‘Archaeology of us’ explored in seminar for first-year students

Soot-blackened brick and rusted girders, a cavernous industrial space that for decades has been appealing only to damp pigeons and brazen graffiti artists, Burlington’s defunct Moran Power Plant still endures along the city’s revitalized waterfront.

For a course focused on contemporary ruins, it would be hard to invent a better field trip. Fortunate for Scott Van Keuren, associate professor of anthropology, and the 19 students in his Teacher-Adviser Program Seminar, that Moran sits little more than a mile from campus. Even better that a pair of young UVM alumni, Tad Cooke and Erick Crockenberg, lead an ambitious effort to creatively re-purpose Moran in a way that would preserve the vibe of post-industrial funk, but fill it with twenty-first century Vermont virtues such as local food, sustainable energy, public recreation and the arts.

In the thick of fundraising efforts to make their vision reality, Cooke and Crockenberg were happy to take Van Keuren and his students on a tour, showing off the building that intrigued them and inspired their Moran endeavor when they were undergrads themselves.

The field trip was followed by a writing assignment, crafting an op-ed piece arguing for the plant’s preservation or tearing it down, that helped the students begin to develop and articulate their thoughts on the place of modern ruins in our society.

Moran plant

Allure of decay

For Van Keuren, the youthful ruins of Moran and the like are a departure from his career focus as an archaeologist studying ancient Pueblo societies in the American Southwest.
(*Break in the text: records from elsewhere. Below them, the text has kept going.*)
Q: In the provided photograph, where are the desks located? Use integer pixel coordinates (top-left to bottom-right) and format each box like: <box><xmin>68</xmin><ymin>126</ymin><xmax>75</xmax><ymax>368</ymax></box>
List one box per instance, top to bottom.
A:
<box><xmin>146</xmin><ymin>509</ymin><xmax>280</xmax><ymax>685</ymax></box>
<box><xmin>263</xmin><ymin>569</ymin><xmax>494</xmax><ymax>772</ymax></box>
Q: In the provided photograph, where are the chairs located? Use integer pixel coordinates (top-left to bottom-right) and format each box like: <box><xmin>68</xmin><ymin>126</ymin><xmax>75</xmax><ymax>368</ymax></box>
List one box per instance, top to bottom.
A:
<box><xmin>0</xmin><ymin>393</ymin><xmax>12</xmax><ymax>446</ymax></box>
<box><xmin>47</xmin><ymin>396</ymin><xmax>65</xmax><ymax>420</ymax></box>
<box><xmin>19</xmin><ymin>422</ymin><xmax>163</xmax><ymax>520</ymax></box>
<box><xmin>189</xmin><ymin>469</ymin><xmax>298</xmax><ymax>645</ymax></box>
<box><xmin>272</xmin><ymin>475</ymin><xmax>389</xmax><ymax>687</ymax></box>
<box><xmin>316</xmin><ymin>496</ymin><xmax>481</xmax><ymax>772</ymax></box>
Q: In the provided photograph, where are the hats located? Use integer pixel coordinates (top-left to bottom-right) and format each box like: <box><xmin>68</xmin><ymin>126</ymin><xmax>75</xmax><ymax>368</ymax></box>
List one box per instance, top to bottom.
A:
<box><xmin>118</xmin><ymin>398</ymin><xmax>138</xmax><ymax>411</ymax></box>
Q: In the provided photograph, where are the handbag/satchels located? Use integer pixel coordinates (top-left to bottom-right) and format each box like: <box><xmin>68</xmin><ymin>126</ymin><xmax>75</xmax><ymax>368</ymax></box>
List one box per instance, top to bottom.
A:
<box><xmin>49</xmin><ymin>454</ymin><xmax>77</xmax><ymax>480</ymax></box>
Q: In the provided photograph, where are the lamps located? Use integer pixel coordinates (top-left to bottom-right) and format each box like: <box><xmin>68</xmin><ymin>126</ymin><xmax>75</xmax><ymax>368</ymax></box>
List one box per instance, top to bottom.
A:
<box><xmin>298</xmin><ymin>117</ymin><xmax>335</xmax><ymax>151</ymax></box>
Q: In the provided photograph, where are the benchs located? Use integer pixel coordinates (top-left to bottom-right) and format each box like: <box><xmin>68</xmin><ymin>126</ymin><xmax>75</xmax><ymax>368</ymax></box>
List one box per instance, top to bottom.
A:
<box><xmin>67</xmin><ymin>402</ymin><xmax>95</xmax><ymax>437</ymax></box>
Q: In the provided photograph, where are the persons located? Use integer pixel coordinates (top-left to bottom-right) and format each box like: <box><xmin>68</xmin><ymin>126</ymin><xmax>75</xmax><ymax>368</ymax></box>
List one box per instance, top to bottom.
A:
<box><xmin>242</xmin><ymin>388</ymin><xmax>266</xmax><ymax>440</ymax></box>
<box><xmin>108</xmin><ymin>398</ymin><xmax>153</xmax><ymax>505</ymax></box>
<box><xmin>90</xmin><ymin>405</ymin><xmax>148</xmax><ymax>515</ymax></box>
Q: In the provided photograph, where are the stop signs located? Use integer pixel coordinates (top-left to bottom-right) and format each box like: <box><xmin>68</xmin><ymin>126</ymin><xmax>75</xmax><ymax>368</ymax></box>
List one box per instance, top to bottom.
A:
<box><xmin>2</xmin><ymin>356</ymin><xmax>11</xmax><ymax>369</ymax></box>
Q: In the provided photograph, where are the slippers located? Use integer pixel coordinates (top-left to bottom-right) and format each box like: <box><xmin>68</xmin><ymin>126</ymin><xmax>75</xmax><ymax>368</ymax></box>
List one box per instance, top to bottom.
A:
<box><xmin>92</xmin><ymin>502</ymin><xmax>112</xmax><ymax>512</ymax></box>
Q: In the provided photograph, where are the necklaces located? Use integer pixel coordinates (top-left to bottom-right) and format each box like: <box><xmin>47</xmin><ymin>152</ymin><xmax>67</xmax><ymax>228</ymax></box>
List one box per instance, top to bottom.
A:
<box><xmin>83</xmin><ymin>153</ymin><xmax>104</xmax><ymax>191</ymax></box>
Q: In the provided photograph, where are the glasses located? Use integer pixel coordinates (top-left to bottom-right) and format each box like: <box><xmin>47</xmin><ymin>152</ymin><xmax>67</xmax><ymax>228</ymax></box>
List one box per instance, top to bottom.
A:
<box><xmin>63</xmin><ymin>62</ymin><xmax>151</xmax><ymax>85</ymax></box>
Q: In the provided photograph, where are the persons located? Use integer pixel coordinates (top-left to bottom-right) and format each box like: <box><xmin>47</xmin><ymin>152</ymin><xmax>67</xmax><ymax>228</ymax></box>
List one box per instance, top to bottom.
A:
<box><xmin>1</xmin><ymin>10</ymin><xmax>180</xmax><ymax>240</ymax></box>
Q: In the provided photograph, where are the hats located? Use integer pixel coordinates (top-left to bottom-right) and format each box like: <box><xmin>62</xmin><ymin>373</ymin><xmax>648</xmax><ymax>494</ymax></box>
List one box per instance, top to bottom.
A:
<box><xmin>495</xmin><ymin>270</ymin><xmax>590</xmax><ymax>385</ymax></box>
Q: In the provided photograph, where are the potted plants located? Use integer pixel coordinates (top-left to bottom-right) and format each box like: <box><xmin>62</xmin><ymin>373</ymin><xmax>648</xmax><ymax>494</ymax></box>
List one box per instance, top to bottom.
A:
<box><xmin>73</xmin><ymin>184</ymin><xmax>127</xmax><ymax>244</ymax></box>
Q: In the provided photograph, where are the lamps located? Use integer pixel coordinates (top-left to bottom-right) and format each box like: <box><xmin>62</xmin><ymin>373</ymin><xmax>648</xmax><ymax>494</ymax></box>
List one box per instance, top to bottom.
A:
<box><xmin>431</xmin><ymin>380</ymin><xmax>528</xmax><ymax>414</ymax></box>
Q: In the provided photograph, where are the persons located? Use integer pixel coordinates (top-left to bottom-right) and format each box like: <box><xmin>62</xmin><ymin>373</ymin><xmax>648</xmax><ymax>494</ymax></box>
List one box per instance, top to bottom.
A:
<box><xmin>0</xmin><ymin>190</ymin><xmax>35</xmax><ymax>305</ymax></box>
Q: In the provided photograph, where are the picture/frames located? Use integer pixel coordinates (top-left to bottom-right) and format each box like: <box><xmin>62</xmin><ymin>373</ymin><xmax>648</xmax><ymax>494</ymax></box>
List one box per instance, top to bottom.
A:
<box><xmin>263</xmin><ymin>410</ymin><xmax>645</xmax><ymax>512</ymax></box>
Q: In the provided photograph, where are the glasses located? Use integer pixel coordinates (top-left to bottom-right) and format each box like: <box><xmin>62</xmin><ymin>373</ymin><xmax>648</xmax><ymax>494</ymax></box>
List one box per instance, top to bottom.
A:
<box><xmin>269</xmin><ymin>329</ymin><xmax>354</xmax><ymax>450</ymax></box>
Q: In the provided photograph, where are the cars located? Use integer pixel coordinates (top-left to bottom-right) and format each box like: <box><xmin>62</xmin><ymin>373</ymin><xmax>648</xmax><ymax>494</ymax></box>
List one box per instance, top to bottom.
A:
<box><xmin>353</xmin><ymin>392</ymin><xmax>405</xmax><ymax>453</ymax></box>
But contemporary archaeology, AKA “the archaeology of us,” has long been an interest in the back of his mind. As he came to see connections between this direction of study and UVM’s broad institutional focus on sustainability, the class seemed like a natural.

The College of Arts and Sciences Teacher-Adviser Program, seminar-style courses for first-year students in which the professor doubles as their academic adviser, is proving to be a good fit. Activities such as field trips and occasional dinners downtown together as a class narrow the gulf between teacher and student, Van Keuren says.

Students Kelsey Crocco and Colin Serra have high-praise for how the teacher-adviser model has played out in the “Ruins” course. They cite the small class size, chance to develop a closer relationship with their adviser, and guest speakers who help them navigate college life. “If I'm going to TAP class at least two times a week, that's two more times I can talk to my adviser,” Serra says.

Growing up at the edge of an abandoned industrial district in Dallas, Texas, first fed Van Keuren’s interest in archaeology. As a teenager, he would explore the darkness-on-the edge-of-town landscape of weedy railroad tracks and derelict warehouses. “The decay — sort of watching this place fall apart — drew me in. But it was also the silence, thinking about the things that had happened in those places, wondering about the experience people had there,” Van Keuren says. “It was really that first exploration of these abandoned places that got me interested in ruins, so this is coming full circle.”

Circle completed, as Van Keuren and his students study modern ruins this semester, they are part of a well-established trend that did not exist when the professor was a teen kicking around his dying Dallas neighborhood. There is now a vocabulary around this — “Detroitism” and “ruin porn” — that gets at what draws many to these spaces that are at once frightening and familiar.

“It’s a fascination with failure. It’s a fascination with this collapse of industries and visions of apocalypse,” Van Keuren says. “Old ruins are often referred to as ‘beautiful, quaint, authentic.’ New ruins are ‘jagged, offensive, dangerous.’ People have a very different sense of them.”

 The “Ruins” course syllabus spans thick academic articles to popular films. Van Keuren added another dimension with the computer game “Elegy for a Dead World,” in which gamers walk through a ruinous landscape and write a script for what they’re experiencing. “It’s almost like an archaeologist writing a narrative during exploration,” the professor says. (Nineteen complimentary licenses from the game’s developer gave each student a free ticket to the apocalypse.)

While some modern ruins, like the Moran Plant, are obvious, others are more subtle. Van Keuren mentions one of his local favorites, the never-used/abandoned section of the Southern Connector highway, or the way a walk through Burlington’s Intervale reveals scraps of the past — farm machinery to refrigerators, cars to homeless encampments — poking from the bottomland.

“We’re immersed in remains of the past,” Van Keuren says. “That’s what the class is about. I want students to consider how 'ruins' of places and things complexly shape our lives.”